● WHAT YOU HAVE TO DO
Transcribe all of the material below verbatim, omitting the pictures.
◇ ◇ ◇ ◇ ◇
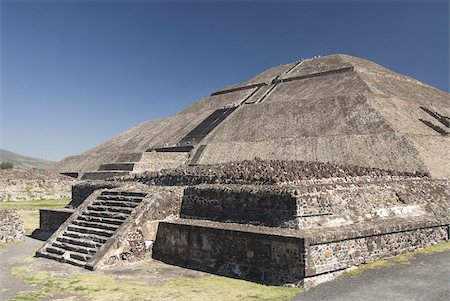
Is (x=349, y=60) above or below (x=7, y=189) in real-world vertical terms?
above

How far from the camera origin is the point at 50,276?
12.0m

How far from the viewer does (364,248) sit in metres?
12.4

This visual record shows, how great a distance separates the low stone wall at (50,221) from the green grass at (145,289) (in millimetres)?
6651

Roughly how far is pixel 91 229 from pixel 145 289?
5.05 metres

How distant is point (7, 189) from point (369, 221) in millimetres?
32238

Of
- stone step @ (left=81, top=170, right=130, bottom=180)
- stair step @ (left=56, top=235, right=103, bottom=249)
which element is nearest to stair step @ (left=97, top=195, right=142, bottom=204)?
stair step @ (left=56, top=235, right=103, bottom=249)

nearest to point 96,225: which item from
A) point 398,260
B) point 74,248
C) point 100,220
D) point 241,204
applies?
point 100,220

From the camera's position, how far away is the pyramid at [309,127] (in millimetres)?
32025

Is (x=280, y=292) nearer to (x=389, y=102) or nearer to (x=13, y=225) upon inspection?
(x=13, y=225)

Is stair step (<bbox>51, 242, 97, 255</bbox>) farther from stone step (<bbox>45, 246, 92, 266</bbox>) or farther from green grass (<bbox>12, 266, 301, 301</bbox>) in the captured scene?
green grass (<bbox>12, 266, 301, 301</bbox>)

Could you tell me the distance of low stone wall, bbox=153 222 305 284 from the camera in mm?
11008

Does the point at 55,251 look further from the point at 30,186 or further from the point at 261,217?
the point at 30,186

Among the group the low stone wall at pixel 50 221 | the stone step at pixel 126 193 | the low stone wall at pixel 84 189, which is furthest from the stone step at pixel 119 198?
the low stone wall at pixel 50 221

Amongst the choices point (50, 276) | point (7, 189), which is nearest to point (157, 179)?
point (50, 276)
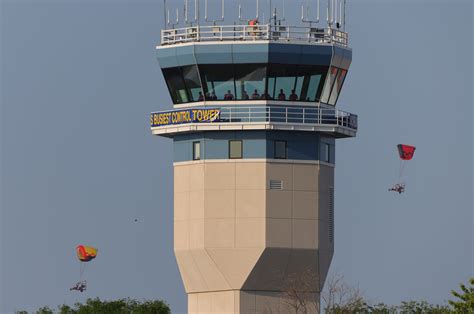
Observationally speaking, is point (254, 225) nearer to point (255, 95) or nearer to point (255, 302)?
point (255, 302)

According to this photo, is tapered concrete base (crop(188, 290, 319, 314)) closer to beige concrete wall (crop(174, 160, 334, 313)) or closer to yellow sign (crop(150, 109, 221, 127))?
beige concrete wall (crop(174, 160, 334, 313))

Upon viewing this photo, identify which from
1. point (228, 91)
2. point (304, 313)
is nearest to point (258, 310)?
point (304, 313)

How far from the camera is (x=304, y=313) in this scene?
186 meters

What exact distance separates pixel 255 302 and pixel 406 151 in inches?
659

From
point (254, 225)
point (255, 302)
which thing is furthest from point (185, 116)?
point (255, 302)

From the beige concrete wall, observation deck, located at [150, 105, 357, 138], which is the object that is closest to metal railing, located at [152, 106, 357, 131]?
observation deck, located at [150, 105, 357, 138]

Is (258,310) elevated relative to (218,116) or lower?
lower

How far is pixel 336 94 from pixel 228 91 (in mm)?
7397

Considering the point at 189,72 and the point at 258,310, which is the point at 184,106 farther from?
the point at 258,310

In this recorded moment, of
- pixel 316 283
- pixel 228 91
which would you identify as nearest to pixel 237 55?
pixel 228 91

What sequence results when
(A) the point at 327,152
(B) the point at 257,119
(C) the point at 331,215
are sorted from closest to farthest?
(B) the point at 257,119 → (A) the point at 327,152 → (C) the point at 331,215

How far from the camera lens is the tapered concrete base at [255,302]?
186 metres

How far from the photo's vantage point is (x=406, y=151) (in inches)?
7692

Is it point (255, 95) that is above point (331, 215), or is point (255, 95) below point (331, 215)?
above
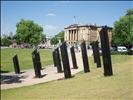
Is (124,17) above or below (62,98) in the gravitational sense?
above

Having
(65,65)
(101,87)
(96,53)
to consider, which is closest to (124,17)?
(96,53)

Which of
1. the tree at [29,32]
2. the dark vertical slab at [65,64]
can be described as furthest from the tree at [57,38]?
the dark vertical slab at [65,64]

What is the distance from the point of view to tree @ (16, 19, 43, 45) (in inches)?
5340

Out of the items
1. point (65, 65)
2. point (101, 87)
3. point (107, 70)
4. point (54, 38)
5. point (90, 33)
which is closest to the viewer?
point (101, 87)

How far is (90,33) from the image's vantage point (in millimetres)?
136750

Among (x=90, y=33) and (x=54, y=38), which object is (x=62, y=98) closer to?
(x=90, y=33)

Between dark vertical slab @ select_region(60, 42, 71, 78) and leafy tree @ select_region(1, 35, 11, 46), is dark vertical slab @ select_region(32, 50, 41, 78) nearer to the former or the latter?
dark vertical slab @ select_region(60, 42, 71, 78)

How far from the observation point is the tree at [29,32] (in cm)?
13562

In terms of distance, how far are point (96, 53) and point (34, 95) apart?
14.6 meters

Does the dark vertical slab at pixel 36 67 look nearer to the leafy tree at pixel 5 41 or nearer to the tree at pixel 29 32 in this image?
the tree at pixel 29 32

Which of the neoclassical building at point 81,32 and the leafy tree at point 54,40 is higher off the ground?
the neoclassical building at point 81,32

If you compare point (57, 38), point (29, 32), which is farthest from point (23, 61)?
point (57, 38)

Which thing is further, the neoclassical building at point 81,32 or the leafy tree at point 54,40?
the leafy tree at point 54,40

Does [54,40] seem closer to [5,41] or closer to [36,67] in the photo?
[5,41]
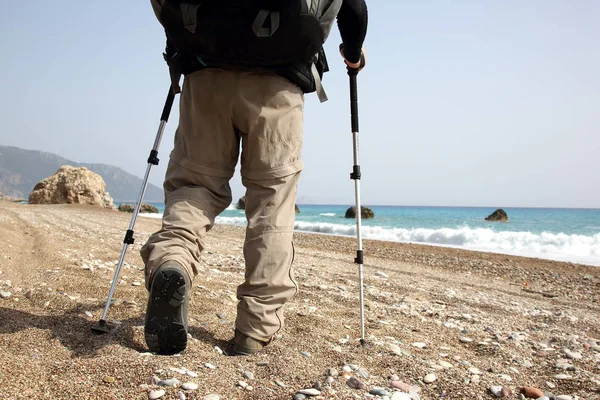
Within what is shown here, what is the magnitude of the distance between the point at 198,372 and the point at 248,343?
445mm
◇ ◇ ◇ ◇ ◇
● CORRECT ANSWER
Is (x=349, y=60) above or below (x=7, y=189) in real-world vertical terms?
above

How far from the camera origin is the point at 50,276?
12.0m

How far from the viewer does (364,248) sit in metres?
12.4

This visual record shows, how great a distance separates the low stone wall at (50,221) from the green grass at (145,289) (in millimetres)?
6651

Roughly how far is pixel 91 229 from pixel 145 289?
5.05 metres

How distant is point (7, 189) from point (369, 221) in millimetres?
32238

Of
- stone step @ (left=81, top=170, right=130, bottom=180)
- stair step @ (left=56, top=235, right=103, bottom=249)
which element is nearest to stair step @ (left=97, top=195, right=142, bottom=204)?
stair step @ (left=56, top=235, right=103, bottom=249)

nearest to point 96,225: which item from
A) point 398,260
B) point 74,248
C) point 100,220
D) point 241,204
applies?
point 100,220

From the camera's position, how far away is the pyramid at [309,127] (in millimetres)?
32025

Is (x=280, y=292) nearer to (x=389, y=102) or nearer to (x=13, y=225) upon inspection?
(x=13, y=225)

Is stair step (<bbox>51, 242, 97, 255</bbox>) farther from stone step (<bbox>45, 246, 92, 266</bbox>) or farther from green grass (<bbox>12, 266, 301, 301</bbox>) in the captured scene?
green grass (<bbox>12, 266, 301, 301</bbox>)

Could you tell me the distance of low stone wall, bbox=153 222 305 284 from the camera in mm?
11008

Does the point at 55,251 look further from the point at 30,186 or further from the point at 261,217?
the point at 30,186

Among the group the low stone wall at pixel 50 221 | the stone step at pixel 126 193 | the low stone wall at pixel 84 189, which is furthest from the stone step at pixel 119 198?
the low stone wall at pixel 50 221

Amongst the choices point (50, 276) | point (7, 189), which is nearest to point (157, 179)?
point (50, 276)
Observationally speaking, is point (254, 225) nearer to point (255, 95) or nearer to point (255, 302)?
point (255, 302)

According to this photo, is tapered concrete base (crop(188, 290, 319, 314)) closer to beige concrete wall (crop(174, 160, 334, 313)) or closer to yellow sign (crop(150, 109, 221, 127))?
beige concrete wall (crop(174, 160, 334, 313))

Upon viewing this photo, identify which from
1. point (228, 91)
2. point (304, 313)
is nearest to point (258, 310)?
point (304, 313)

How far from the camera is (x=304, y=313) in this scene?
186 meters

What exact distance separates pixel 255 302 and pixel 406 151 in inches?
659

From
point (254, 225)
point (255, 302)
which thing is furthest from point (185, 116)?
point (255, 302)

From the beige concrete wall, observation deck, located at [150, 105, 357, 138], which is the object that is closest to metal railing, located at [152, 106, 357, 131]?
observation deck, located at [150, 105, 357, 138]

Is (258,310) elevated relative to (218,116) or lower?
lower

How far is pixel 336 94 from pixel 228 91 (in mm)?
7397

Considering the point at 189,72 and the point at 258,310, which is the point at 184,106 farther from?
the point at 258,310

In this recorded moment, of
- pixel 316 283
- pixel 228 91
which would you identify as nearest to pixel 237 55?
pixel 228 91

What sequence results when
(A) the point at 327,152
(B) the point at 257,119
(C) the point at 331,215
are sorted from closest to farthest?
(B) the point at 257,119 → (A) the point at 327,152 → (C) the point at 331,215

How far from the camera lens is the tapered concrete base at [255,302]?
186 metres

How far from the photo's vantage point is (x=406, y=151) (in inches)?
7692

Is it point (255, 95) that is above point (331, 215), or is point (255, 95) below point (331, 215)?
above
Is (124,17) above or below (62,98) in the gravitational sense?
above

Having
(65,65)
(101,87)
(96,53)
to consider, which is closest to (124,17)?
(96,53)

Which of
1. the tree at [29,32]
2. the dark vertical slab at [65,64]
can be described as furthest from the tree at [57,38]?
the dark vertical slab at [65,64]

What is the distance from the point of view to tree @ (16, 19, 43, 45) (in inches)?
5340

Out of the items
1. point (65, 65)
2. point (101, 87)
3. point (107, 70)
4. point (54, 38)
5. point (90, 33)
which is closest to the viewer?
point (101, 87)

How far is (90,33) from the image's vantage point (in millimetres)?
136750

Among (x=90, y=33) and (x=54, y=38), which object is (x=62, y=98) closer to?
(x=90, y=33)

Between dark vertical slab @ select_region(60, 42, 71, 78) and leafy tree @ select_region(1, 35, 11, 46), is dark vertical slab @ select_region(32, 50, 41, 78) nearer to the former or the latter?
dark vertical slab @ select_region(60, 42, 71, 78)

How far from the observation point is the tree at [29,32] (in cm)?
13562

In terms of distance, how far are point (96, 53) and point (34, 95) apart?
14.6 meters

Does the dark vertical slab at pixel 36 67 look nearer to the leafy tree at pixel 5 41 or nearer to the tree at pixel 29 32 in this image?
the tree at pixel 29 32

Which of the neoclassical building at point 81,32 and the leafy tree at point 54,40 is higher off the ground?
the neoclassical building at point 81,32

If you compare point (57, 38), point (29, 32), which is farthest from point (23, 61)?
point (57, 38)

Which thing is further, the neoclassical building at point 81,32 or the leafy tree at point 54,40?
the leafy tree at point 54,40

Does [54,40] seem closer to [5,41] or closer to [36,67] in the photo?
[5,41]
Within what is shown here, what is the magnitude of the distance between the point at 198,372 and the point at 248,343?
445mm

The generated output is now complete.